PASSAGE PROVIDED:
On Monday evening, the White House made a point of distancing itself from an alarming report that private administration data suggest the country's daily death toll could nearly double by month's end, reaching 3,000 Americans a day as states ease social distancing measures. The data, first reported by The New York Times, also suggested the rate of new coronavirus infections could spike from 25,000 per day now to 200,000 by the end of the month.
The information was prepared by the Johns Hopkins Bloomberg School of Public Health, which stressed that it was only a “preliminary analysis,” not a forecast, according to CBS News. A White House spokesperson also downplayed the data that was reportedly pulled together by the Federal Emergency Management Agency. “This is not a White House document, nor has it been presented to the coronavirus task force or gone through interagency vetting,” said spokesman Judd Deere, adding that the task force hadn't "analyzed" the data yet. What Deere didn't say was that no such internal data existed—he only denied the modeling was a product of the White House. That's about as good as confirming the report.
What that means is that Donald Trump—through his depraved insistence on reopening the country—may actually be leading the nation straight into a slaughter worse than D-Day in 1944, when about 2,811 Americans perished at the outset of an Allied operation to liberate Nazi-occupied France and ultimately win World War II.

DATA FOR REVIEW:
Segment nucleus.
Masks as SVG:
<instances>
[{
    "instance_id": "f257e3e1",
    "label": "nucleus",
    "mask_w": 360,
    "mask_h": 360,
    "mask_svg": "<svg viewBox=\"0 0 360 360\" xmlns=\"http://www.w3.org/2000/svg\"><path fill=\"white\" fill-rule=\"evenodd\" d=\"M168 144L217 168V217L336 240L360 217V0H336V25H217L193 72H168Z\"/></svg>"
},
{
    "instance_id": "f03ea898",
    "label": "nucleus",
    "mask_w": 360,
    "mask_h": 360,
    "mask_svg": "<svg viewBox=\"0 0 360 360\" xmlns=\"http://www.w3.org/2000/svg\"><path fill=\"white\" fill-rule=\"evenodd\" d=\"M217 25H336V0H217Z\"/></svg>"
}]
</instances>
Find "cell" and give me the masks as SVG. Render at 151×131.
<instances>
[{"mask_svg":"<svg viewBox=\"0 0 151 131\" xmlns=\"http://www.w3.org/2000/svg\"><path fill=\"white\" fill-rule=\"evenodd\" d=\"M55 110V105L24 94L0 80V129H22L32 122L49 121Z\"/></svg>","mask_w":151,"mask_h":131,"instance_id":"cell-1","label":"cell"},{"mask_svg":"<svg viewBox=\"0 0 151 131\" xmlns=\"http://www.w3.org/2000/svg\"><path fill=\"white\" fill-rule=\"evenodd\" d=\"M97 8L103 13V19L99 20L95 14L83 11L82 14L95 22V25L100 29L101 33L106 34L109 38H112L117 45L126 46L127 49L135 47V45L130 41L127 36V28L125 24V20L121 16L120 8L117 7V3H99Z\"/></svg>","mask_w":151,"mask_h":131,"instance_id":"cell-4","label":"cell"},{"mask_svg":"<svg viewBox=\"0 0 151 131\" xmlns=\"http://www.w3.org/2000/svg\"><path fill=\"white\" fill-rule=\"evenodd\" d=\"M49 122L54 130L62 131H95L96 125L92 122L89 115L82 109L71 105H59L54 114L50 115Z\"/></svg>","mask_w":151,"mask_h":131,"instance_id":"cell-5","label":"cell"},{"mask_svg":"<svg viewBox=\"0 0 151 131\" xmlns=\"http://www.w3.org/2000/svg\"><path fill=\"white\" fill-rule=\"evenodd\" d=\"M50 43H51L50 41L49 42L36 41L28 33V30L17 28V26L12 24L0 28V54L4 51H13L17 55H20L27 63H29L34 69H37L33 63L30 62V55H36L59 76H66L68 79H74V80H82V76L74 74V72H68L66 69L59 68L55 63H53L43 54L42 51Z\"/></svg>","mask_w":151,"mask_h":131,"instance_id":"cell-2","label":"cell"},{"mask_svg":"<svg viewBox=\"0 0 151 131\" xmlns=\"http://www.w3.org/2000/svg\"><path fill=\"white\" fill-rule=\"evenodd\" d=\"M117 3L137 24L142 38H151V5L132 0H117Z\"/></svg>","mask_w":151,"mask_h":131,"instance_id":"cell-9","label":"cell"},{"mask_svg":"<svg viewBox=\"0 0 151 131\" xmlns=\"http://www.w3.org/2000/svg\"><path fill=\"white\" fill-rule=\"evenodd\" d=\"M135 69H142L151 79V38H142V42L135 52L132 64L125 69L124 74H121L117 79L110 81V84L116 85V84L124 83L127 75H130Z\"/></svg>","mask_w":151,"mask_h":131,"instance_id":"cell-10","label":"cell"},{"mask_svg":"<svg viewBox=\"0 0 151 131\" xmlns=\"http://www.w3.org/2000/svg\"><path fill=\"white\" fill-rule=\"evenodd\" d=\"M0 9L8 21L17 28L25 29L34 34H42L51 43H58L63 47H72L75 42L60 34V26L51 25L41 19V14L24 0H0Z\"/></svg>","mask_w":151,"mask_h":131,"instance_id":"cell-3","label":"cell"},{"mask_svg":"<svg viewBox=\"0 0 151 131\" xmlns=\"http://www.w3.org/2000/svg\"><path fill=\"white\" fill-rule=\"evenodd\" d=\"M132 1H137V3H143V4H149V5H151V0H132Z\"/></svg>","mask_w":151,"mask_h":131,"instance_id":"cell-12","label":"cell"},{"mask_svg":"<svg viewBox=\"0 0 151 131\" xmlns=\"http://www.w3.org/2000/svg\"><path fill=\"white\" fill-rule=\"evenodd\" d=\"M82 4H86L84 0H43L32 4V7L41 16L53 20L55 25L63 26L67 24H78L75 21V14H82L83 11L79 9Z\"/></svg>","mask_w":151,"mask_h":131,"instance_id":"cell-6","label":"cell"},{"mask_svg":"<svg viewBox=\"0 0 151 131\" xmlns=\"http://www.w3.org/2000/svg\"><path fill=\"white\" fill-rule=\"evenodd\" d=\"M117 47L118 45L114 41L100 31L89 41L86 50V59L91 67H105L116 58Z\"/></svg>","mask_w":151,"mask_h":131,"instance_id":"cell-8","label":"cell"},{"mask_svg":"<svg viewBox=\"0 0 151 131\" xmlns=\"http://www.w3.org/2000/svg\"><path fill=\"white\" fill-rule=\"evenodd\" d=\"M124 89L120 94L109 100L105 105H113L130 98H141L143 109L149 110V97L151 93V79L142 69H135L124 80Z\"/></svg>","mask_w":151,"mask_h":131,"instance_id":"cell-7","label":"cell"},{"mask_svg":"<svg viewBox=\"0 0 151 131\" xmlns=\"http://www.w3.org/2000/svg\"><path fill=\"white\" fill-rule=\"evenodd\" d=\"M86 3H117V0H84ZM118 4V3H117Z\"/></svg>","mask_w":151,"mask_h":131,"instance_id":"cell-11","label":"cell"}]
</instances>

TASK TO CARRY OUT: Reproduce, word for word, the portion of the article on the projected coronavirus death toll from "On Monday evening, the" to "of the month.".

FINAL ANSWER:
On Monday evening, the White House made a point of distancing itself from an alarming report that private administration data suggest the country's daily death toll could nearly double by month's end, reaching 3,000 Americans a day as states ease social distancing measures. The data, first reported by The New York Times, also suggested the rate of new coronavirus infections could spike from 25,000 per day now to 200,000 by the end of the month.